I never wanted Dax and Bashir to be a couple, so I suppose I should be happy that the bulk of their storyline is about how they are never, ever, ever getting back together. But the trapped-in-a-turbolift setup that looks like a hundred pieces of hurt/comfort fan fiction ends up being neither convincing nor engaging. Even though I don’t like them as a couple, having them snuggle like old friends and discuss the fact that there’s no spark between them is extremely boring to watch. Bashir’s fantasy of getting trapped somewhere with Jadzia and needing body contact with her for warmth is far more interesting. Then there’s Dax’s future husband Worf, who apparently learned nothing about command after seven years on Picard’s bridge. I have trouble buying that Worf would scoff at the engineering nerds in the first place, but I have just as much trouble believing that during a ship-wide disaster, Starfleet engineers would have to be coddled and defended by O’Brien (who like them didn’t go to the Academy).
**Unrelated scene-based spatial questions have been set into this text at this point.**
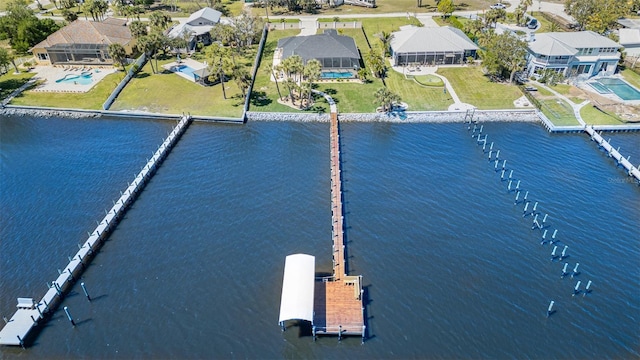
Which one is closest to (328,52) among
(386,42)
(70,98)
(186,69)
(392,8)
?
(386,42)

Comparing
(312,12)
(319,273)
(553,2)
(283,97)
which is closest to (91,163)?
(283,97)

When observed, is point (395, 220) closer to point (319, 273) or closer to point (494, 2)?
point (319, 273)

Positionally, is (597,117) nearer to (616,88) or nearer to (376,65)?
(616,88)

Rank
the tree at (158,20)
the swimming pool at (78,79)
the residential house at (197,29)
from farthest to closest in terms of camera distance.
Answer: the tree at (158,20), the residential house at (197,29), the swimming pool at (78,79)

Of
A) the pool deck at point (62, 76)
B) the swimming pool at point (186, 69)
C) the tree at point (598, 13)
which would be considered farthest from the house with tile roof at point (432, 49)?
the pool deck at point (62, 76)

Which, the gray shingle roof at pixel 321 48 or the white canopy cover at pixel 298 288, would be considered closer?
the white canopy cover at pixel 298 288

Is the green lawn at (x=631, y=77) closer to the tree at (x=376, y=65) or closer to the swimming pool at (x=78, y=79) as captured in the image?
the tree at (x=376, y=65)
This condescension probably has more to do with how the writers feel about techie nerds than how Worf and O’Brien do, but it feels like a manufactured problem to give the Klingon and the human something to spar about, not a problem with them or their staff. It’s not like it comes up regularly. Maybe the problem is with compartmentalizing the crew, giving everyone something to do that’s not their usual thing: Worf in command, Kira trying to be a medic, Quark using his technical skills (apparently Dax and Sisko have to be injured because that’s the only way to keep them from being their usual competent selves). Anyone can have an off day in a crisis, but when everyone has an off day at once, it feels more like a lesson about it, not an entertaining shakeup of the status quo.